:: Task objective ::
Which lines in the entries below contain the word "closer", with case taken into account? Identify each one and copy it out in full.

___ Data to use

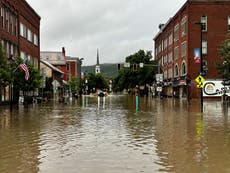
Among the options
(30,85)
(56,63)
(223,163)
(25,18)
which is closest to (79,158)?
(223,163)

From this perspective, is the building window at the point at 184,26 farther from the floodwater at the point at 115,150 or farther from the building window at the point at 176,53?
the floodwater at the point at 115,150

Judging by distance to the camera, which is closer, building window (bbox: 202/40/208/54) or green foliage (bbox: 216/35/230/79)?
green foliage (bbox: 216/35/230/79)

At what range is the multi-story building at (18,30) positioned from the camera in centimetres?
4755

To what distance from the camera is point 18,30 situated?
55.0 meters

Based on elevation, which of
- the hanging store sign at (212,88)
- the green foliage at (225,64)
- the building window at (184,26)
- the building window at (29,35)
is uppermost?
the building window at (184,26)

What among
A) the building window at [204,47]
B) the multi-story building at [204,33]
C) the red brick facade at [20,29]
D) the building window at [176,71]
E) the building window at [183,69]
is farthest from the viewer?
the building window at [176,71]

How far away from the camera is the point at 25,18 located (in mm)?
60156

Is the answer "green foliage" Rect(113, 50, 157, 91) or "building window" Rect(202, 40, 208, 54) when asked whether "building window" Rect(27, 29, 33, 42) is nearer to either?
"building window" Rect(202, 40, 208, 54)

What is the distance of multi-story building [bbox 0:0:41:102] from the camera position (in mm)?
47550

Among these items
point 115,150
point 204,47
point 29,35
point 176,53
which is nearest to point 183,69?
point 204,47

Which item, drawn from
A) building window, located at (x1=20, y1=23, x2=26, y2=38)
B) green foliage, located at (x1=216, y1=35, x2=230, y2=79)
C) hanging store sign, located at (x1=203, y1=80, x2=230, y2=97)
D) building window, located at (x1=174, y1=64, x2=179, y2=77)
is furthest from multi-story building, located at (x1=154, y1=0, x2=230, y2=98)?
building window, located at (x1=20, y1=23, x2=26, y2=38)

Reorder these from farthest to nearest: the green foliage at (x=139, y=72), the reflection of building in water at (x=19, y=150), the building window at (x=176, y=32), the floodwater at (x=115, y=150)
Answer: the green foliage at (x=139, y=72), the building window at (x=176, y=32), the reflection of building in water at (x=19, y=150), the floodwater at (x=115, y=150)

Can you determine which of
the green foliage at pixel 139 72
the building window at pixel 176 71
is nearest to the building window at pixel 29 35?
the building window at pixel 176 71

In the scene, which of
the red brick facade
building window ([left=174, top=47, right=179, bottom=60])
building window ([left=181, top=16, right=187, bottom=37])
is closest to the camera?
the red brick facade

______
___ Data to use

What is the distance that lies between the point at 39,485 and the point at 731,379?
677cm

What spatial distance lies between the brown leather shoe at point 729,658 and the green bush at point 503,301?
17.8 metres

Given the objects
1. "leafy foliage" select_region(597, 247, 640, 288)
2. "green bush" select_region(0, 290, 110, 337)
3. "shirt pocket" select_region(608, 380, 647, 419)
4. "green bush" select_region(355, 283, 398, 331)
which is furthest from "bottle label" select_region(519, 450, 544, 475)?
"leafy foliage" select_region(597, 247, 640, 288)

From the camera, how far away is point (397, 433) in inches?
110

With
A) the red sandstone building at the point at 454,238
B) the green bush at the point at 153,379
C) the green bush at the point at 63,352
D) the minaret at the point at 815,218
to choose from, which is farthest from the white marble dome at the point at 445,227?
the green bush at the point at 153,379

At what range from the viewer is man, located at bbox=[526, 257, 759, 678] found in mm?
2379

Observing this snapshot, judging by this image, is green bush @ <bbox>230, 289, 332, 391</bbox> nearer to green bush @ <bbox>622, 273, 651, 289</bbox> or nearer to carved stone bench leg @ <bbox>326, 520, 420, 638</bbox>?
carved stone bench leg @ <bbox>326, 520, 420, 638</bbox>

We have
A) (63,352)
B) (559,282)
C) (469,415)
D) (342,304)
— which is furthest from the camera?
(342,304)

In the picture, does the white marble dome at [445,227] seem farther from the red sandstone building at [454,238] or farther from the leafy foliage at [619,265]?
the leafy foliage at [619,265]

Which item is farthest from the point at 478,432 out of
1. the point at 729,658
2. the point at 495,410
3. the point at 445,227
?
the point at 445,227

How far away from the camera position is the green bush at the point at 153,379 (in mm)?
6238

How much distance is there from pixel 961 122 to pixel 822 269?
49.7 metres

______
___ Data to use

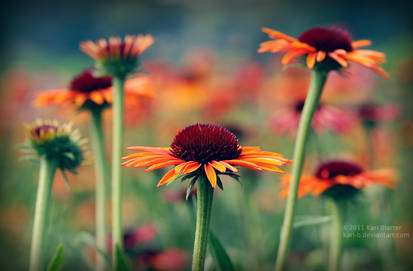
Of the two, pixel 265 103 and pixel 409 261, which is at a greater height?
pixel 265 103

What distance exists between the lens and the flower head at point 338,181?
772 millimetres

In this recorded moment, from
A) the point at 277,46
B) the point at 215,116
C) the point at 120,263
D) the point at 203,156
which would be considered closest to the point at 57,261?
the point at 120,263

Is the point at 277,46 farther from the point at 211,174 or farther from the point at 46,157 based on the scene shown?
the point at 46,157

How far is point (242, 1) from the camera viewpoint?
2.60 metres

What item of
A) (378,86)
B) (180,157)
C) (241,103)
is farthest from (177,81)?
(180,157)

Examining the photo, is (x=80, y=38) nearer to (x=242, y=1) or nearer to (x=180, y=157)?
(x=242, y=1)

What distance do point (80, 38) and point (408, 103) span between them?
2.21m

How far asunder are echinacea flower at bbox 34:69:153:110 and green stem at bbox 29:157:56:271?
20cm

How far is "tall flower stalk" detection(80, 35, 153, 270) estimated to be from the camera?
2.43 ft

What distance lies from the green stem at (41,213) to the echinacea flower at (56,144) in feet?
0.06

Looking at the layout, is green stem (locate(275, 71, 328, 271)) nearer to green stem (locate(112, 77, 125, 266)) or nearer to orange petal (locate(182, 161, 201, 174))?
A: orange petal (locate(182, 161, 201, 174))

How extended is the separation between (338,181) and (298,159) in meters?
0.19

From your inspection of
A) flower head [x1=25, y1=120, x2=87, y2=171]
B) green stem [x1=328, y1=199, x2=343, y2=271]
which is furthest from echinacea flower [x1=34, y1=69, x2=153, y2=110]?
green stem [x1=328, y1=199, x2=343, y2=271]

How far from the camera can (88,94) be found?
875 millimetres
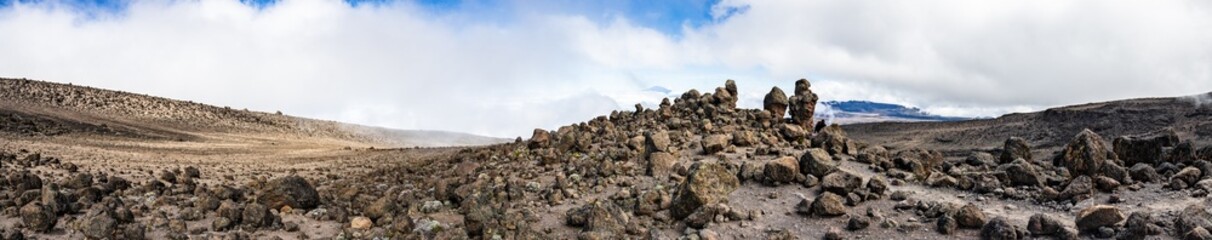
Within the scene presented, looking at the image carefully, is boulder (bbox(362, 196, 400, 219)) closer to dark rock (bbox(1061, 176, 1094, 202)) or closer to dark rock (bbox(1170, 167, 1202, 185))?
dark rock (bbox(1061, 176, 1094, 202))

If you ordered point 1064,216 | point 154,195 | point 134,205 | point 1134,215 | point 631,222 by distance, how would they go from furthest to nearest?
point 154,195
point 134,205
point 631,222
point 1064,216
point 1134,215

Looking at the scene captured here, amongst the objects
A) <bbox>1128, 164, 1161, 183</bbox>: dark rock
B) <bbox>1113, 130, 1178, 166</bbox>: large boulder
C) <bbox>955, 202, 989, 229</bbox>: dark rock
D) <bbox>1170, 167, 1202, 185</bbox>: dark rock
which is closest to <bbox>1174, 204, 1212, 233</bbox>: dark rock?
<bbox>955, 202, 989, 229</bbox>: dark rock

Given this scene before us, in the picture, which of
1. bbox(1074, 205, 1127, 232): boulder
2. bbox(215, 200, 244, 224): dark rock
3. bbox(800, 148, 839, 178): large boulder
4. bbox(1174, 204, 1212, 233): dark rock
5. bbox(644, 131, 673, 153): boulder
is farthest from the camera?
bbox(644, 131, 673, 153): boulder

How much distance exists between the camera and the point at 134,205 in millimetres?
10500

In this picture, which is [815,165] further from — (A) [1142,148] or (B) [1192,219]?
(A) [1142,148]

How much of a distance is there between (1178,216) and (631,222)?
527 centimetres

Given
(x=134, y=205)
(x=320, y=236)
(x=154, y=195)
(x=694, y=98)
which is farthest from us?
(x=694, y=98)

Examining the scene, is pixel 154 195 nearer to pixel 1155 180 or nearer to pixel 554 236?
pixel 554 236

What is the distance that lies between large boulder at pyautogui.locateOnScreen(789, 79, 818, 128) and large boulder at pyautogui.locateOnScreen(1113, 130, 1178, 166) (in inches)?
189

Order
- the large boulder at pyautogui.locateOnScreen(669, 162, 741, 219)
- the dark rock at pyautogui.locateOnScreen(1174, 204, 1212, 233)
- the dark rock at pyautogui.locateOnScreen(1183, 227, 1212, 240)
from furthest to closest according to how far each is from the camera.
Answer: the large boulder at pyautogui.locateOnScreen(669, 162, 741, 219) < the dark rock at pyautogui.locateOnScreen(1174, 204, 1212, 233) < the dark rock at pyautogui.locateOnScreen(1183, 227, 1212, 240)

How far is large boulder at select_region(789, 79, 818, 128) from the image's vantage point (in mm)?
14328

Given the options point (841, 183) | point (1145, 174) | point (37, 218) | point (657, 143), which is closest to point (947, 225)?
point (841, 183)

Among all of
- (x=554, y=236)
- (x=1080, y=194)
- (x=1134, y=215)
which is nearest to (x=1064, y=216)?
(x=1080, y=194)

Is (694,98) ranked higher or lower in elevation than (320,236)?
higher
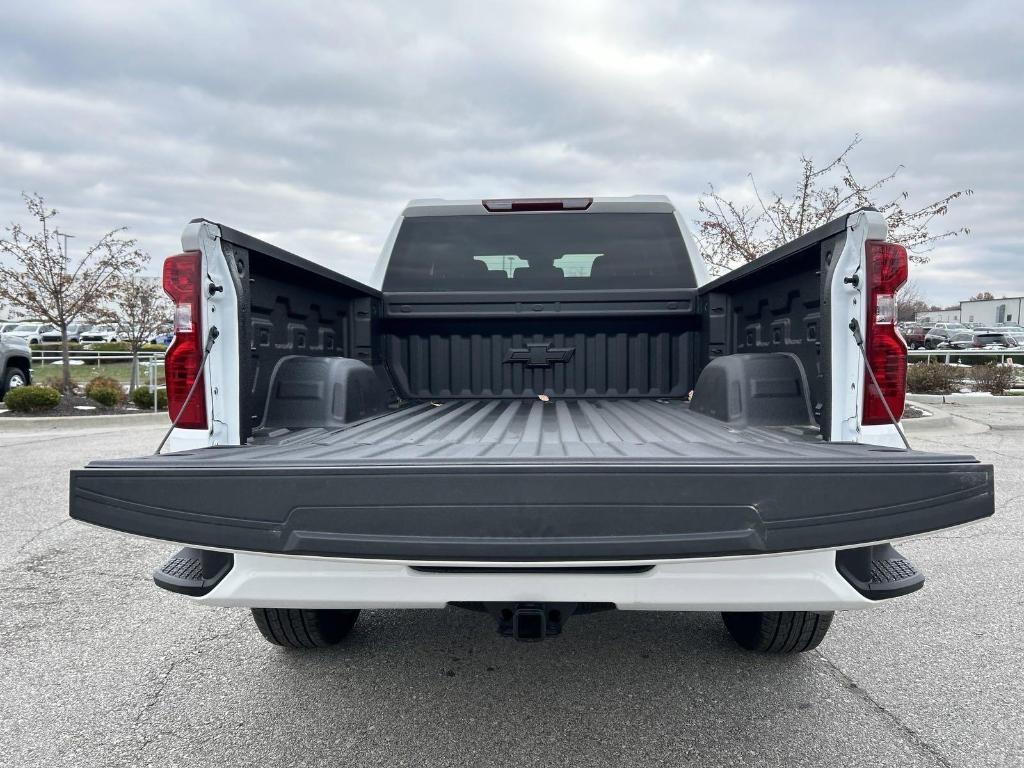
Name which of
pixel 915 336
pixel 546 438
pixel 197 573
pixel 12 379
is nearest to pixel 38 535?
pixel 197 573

______

:: Response to the exercise ::
Judging by distance to the camera, which is closer, building window (bbox: 202/40/208/54) or green foliage (bbox: 216/35/230/79)?
Within the scene presented, looking at the image carefully, is boulder (bbox(362, 196, 400, 219)) closer to dark rock (bbox(1061, 176, 1094, 202)) or closer to dark rock (bbox(1170, 167, 1202, 185))?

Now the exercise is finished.